Your example usage of readAll()
seems fine – that’s one way to do it. But it maybe isn’t the most efficient way. It reads the whole blob up front, and then split()
creates a new Array of Strings.
That’s probably why you typically see reading lines from stdin in a while loop, as you mentioned. You can also create an interactive CLI this way (or a game like Zork). You’ll also notice that the docs say it splits on “CR and/or LF bytes” - because of the different ways Win / *nix handle newlines. This is probably better if you’re expecting text. And again, more efficient to split it as you go.
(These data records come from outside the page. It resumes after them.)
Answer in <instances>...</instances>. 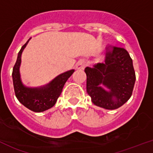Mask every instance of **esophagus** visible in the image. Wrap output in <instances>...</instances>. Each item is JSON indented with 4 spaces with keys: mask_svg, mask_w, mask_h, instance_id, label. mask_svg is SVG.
<instances>
[{
    "mask_svg": "<svg viewBox=\"0 0 153 153\" xmlns=\"http://www.w3.org/2000/svg\"><path fill=\"white\" fill-rule=\"evenodd\" d=\"M86 66V62L84 60H80L76 63V68L78 70H83Z\"/></svg>",
    "mask_w": 153,
    "mask_h": 153,
    "instance_id": "34e87169",
    "label": "esophagus"
}]
</instances>
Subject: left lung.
<instances>
[{
	"label": "left lung",
	"instance_id": "left-lung-1",
	"mask_svg": "<svg viewBox=\"0 0 153 153\" xmlns=\"http://www.w3.org/2000/svg\"><path fill=\"white\" fill-rule=\"evenodd\" d=\"M87 92L96 106L107 110L119 108L130 98L136 81L133 60L123 47L113 46L105 63L86 67ZM104 85L108 91L101 87Z\"/></svg>",
	"mask_w": 153,
	"mask_h": 153
}]
</instances>
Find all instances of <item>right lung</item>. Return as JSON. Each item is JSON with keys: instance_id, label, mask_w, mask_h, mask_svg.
Here are the masks:
<instances>
[{"instance_id": "1", "label": "right lung", "mask_w": 153, "mask_h": 153, "mask_svg": "<svg viewBox=\"0 0 153 153\" xmlns=\"http://www.w3.org/2000/svg\"><path fill=\"white\" fill-rule=\"evenodd\" d=\"M30 39L22 46L13 66L12 72L13 88L16 98L23 106L34 112H42L53 107L56 104L65 84L68 78L73 74L75 70L71 69L60 74L44 86L38 88L26 87L22 83L20 78V66L21 64L22 53Z\"/></svg>"}]
</instances>
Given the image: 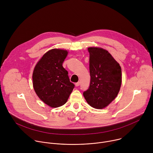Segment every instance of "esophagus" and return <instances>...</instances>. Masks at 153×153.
Segmentation results:
<instances>
[{
	"label": "esophagus",
	"instance_id": "obj_1",
	"mask_svg": "<svg viewBox=\"0 0 153 153\" xmlns=\"http://www.w3.org/2000/svg\"><path fill=\"white\" fill-rule=\"evenodd\" d=\"M80 85V82H77L75 83V86H79Z\"/></svg>",
	"mask_w": 153,
	"mask_h": 153
}]
</instances>
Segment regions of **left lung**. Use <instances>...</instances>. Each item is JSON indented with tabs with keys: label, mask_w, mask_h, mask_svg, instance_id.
Wrapping results in <instances>:
<instances>
[{
	"label": "left lung",
	"mask_w": 153,
	"mask_h": 153,
	"mask_svg": "<svg viewBox=\"0 0 153 153\" xmlns=\"http://www.w3.org/2000/svg\"><path fill=\"white\" fill-rule=\"evenodd\" d=\"M90 53L89 88L83 96L91 106L103 109L117 97L122 84V70L119 63L107 50L88 47Z\"/></svg>",
	"instance_id": "obj_1"
}]
</instances>
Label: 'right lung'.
<instances>
[{"label":"right lung","mask_w":153,"mask_h":153,"mask_svg":"<svg viewBox=\"0 0 153 153\" xmlns=\"http://www.w3.org/2000/svg\"><path fill=\"white\" fill-rule=\"evenodd\" d=\"M68 54L66 50H50L43 55L33 70L34 90L39 98L51 108L63 105L74 88L68 71L62 66Z\"/></svg>","instance_id":"obj_1"}]
</instances>
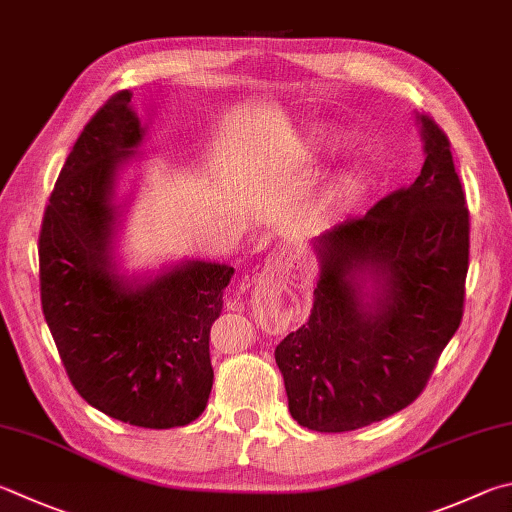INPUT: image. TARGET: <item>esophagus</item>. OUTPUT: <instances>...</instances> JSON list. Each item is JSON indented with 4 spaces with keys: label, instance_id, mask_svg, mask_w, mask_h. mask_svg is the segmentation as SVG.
Listing matches in <instances>:
<instances>
[{
    "label": "esophagus",
    "instance_id": "1",
    "mask_svg": "<svg viewBox=\"0 0 512 512\" xmlns=\"http://www.w3.org/2000/svg\"><path fill=\"white\" fill-rule=\"evenodd\" d=\"M282 264V253H273L271 257H268V266L271 268H277Z\"/></svg>",
    "mask_w": 512,
    "mask_h": 512
}]
</instances>
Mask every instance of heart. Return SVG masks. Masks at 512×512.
Masks as SVG:
<instances>
[{
	"label": "heart",
	"instance_id": "1",
	"mask_svg": "<svg viewBox=\"0 0 512 512\" xmlns=\"http://www.w3.org/2000/svg\"><path fill=\"white\" fill-rule=\"evenodd\" d=\"M358 176L353 172H347L342 174L340 179L331 185V188L327 190V194H324V206L327 208H342L347 206V203L356 197L358 192Z\"/></svg>",
	"mask_w": 512,
	"mask_h": 512
}]
</instances>
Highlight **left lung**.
<instances>
[{"label": "left lung", "instance_id": "left-lung-1", "mask_svg": "<svg viewBox=\"0 0 512 512\" xmlns=\"http://www.w3.org/2000/svg\"><path fill=\"white\" fill-rule=\"evenodd\" d=\"M416 120L421 174L315 239L311 315L275 349L288 410L309 430L351 432L414 403L461 324L470 212L448 136Z\"/></svg>", "mask_w": 512, "mask_h": 512}]
</instances>
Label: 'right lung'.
<instances>
[{"label":"right lung","mask_w":512,"mask_h":512,"mask_svg":"<svg viewBox=\"0 0 512 512\" xmlns=\"http://www.w3.org/2000/svg\"><path fill=\"white\" fill-rule=\"evenodd\" d=\"M143 134L127 89L82 129L44 210L40 293L76 392L116 421L167 430L206 410L210 327L235 268L192 259L145 282L118 275L111 199Z\"/></svg>","instance_id":"add662e5"}]
</instances>
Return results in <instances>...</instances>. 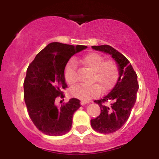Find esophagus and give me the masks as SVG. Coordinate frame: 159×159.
<instances>
[{
    "label": "esophagus",
    "mask_w": 159,
    "mask_h": 159,
    "mask_svg": "<svg viewBox=\"0 0 159 159\" xmlns=\"http://www.w3.org/2000/svg\"><path fill=\"white\" fill-rule=\"evenodd\" d=\"M86 104H87V102H83V101L81 102V105H86Z\"/></svg>",
    "instance_id": "34e87169"
}]
</instances>
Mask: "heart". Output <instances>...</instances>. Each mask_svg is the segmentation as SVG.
I'll return each mask as SVG.
<instances>
[{"label":"heart","mask_w":159,"mask_h":159,"mask_svg":"<svg viewBox=\"0 0 159 159\" xmlns=\"http://www.w3.org/2000/svg\"><path fill=\"white\" fill-rule=\"evenodd\" d=\"M78 63L91 72V81L96 83L91 85L78 84L71 90V95L83 102H88L99 96L102 90L107 91L116 83L119 75V70L114 61H104V57L97 53H90L78 61ZM64 78L69 84L72 85L77 81V66L75 62L71 61L64 69Z\"/></svg>","instance_id":"obj_1"}]
</instances>
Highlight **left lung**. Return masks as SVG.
<instances>
[{"label": "left lung", "instance_id": "1", "mask_svg": "<svg viewBox=\"0 0 159 159\" xmlns=\"http://www.w3.org/2000/svg\"><path fill=\"white\" fill-rule=\"evenodd\" d=\"M92 48L111 55L119 69V78L112 90L105 97L94 101L99 105L101 113L90 120L91 126L95 131L110 134L119 130L130 116L139 88L138 75L127 58L110 45Z\"/></svg>", "mask_w": 159, "mask_h": 159}]
</instances>
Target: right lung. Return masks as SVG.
<instances>
[{"label": "right lung", "instance_id": "obj_1", "mask_svg": "<svg viewBox=\"0 0 159 159\" xmlns=\"http://www.w3.org/2000/svg\"><path fill=\"white\" fill-rule=\"evenodd\" d=\"M87 48L52 43L38 53L27 69L24 98L27 112L35 126L45 134L63 135L72 128L74 113L81 107L80 100L70 98L61 107L54 102L60 96L64 98V69L69 59Z\"/></svg>", "mask_w": 159, "mask_h": 159}]
</instances>
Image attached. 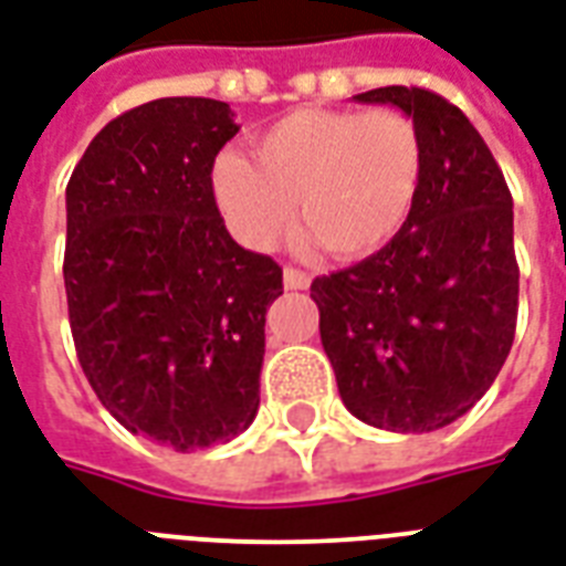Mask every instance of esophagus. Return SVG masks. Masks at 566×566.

Here’s a quick example of a readLine()
while loop:
class Test {
static function main() {
var line:String;
try while (true) {
line = Sys.stdin().readLine();
trace(' ---> "${ line }"');
} catch (e:haxe.io.Eof) {
trace('End of file, bye!');
}
}
}
You can either type into this (pressing CTRL-D
is the *nix friendly way to end your input), or pipe into it, like you mentioned:

Note that -x
is Haxe’s internal interpreter mode, which also supports the Sys
api and is much faster to work with than cpp
.
As for encoding, the readLine()
doc doesn’t say, but if you look at the source, it uses bytes.toString()
as well, so no difference from what you’ve done above.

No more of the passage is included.